— WRITTEN EXERCISE —
Find "What is the distance that" in the material below, then copy that line and every subsequent line to the end, exactly.

— DATASET ENTRIES —

○ ○ ○

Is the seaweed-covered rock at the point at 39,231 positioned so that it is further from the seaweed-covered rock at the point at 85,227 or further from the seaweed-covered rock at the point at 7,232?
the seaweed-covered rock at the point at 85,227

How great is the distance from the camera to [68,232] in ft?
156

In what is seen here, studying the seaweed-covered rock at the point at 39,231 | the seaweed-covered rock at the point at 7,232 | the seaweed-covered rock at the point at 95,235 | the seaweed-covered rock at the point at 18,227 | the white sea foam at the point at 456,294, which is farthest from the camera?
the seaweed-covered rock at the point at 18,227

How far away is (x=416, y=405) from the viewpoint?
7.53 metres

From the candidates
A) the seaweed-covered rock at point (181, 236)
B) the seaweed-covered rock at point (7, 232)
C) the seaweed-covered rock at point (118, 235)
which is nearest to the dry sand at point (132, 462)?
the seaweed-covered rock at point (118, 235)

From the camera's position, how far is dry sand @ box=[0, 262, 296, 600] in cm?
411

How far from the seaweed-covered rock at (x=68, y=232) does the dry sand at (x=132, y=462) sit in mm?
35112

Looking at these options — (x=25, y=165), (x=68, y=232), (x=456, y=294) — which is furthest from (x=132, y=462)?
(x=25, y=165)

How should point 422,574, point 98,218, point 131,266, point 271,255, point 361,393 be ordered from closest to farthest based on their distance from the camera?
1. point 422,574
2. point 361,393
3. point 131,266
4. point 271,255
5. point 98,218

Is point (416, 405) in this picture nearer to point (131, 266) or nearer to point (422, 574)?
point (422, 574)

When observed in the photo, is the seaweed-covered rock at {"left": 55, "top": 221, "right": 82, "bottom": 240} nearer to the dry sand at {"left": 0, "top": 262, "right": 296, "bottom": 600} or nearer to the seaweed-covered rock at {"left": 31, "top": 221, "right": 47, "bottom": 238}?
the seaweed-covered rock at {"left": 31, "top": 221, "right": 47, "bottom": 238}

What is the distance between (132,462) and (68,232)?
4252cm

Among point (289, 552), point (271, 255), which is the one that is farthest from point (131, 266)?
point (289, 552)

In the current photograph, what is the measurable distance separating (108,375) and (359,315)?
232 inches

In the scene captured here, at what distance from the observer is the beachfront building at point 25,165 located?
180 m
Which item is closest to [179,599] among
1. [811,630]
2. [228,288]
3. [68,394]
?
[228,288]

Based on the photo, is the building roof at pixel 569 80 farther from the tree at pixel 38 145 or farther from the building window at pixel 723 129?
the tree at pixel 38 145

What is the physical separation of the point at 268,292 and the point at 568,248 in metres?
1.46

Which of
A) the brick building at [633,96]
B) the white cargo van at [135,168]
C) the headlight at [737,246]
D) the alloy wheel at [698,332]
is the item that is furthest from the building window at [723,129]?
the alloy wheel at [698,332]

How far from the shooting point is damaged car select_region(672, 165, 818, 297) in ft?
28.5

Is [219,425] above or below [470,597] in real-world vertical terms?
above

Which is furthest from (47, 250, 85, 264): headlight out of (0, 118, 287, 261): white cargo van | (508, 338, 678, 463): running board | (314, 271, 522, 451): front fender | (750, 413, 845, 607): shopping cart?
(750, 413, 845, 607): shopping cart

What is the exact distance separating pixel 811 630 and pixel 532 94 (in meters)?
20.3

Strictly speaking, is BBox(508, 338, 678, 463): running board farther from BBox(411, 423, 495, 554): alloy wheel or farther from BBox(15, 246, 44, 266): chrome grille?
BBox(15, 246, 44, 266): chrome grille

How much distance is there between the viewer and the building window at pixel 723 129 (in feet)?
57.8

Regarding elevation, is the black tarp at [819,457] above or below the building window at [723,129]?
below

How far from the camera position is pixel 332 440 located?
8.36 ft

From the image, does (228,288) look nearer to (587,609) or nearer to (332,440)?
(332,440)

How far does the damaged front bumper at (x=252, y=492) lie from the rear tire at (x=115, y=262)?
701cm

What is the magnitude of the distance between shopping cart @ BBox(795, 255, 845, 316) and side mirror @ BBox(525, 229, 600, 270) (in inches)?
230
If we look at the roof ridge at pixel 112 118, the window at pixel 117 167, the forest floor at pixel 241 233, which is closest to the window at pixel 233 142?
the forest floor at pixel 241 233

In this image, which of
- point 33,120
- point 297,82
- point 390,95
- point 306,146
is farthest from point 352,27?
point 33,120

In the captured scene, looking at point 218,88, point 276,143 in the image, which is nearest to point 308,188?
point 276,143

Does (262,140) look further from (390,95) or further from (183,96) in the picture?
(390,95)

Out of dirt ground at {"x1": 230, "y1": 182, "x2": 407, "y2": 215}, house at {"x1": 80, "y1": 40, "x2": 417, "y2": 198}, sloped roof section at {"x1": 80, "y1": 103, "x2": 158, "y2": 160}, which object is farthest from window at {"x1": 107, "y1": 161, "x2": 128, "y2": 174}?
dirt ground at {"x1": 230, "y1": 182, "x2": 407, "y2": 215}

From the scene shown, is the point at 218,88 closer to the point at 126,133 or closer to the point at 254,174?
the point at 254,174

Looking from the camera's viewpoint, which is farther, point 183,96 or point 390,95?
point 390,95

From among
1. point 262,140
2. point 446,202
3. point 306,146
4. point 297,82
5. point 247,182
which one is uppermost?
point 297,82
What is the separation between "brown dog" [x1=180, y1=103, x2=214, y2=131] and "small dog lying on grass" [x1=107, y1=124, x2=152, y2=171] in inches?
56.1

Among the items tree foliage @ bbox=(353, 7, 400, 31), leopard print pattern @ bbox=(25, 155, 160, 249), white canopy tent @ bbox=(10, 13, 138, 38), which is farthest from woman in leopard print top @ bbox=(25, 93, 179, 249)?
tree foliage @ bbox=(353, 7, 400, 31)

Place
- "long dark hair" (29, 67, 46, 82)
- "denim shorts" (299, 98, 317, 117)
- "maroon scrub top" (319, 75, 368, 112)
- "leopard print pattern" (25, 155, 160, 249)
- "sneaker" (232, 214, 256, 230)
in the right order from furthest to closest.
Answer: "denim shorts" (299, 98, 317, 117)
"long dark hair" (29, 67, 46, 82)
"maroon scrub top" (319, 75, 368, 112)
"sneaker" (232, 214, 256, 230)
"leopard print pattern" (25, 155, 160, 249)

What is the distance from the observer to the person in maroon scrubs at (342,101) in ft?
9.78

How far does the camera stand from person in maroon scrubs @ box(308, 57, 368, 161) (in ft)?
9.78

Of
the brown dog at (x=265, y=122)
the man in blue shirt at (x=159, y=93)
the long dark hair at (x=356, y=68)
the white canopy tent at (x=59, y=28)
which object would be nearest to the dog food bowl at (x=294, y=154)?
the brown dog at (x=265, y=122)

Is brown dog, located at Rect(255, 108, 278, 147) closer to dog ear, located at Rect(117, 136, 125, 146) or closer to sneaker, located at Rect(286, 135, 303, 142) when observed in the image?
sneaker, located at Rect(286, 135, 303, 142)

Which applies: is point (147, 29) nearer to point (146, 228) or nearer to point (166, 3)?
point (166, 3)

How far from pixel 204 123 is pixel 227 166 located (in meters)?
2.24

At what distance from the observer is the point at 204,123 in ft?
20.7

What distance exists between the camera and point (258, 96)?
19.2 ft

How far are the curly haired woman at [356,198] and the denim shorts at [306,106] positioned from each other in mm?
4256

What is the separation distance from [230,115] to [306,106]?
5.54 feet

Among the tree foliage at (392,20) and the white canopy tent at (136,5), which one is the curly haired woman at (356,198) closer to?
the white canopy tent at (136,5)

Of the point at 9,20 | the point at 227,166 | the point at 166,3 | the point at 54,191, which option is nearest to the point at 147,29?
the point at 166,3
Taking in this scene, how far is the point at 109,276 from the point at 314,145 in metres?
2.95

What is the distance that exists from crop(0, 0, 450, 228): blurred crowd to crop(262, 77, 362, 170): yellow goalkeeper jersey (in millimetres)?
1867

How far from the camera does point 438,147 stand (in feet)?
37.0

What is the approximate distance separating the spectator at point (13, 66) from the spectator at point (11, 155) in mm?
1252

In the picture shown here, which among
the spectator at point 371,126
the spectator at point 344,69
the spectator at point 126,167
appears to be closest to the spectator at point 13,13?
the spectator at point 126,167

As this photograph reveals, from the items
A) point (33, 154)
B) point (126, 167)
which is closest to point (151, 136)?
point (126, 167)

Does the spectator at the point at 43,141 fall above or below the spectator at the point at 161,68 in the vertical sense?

○ ○ ○

— ANSWER TO THE TASK —
What is the distance that exists from crop(0, 0, 450, 228): blurred crowd to crop(262, 77, 362, 170): yellow goalkeeper jersey (in millimetres)?
1867

How far from the camera does point 438,147 stand (in feet)?
37.0

What is the approximate distance separating the spectator at point (13, 66) from the spectator at point (11, 155) in mm?
1252

In the picture shown here, which among
the spectator at point 371,126
the spectator at point 344,69
the spectator at point 126,167
appears to be closest to the spectator at point 13,13?
the spectator at point 126,167

As this photograph reveals, from the items
A) point (33, 154)
B) point (126, 167)
which is closest to point (151, 136)?
point (126, 167)

Does the spectator at the point at 43,141 fall above or below the spectator at the point at 161,68 in the vertical sense?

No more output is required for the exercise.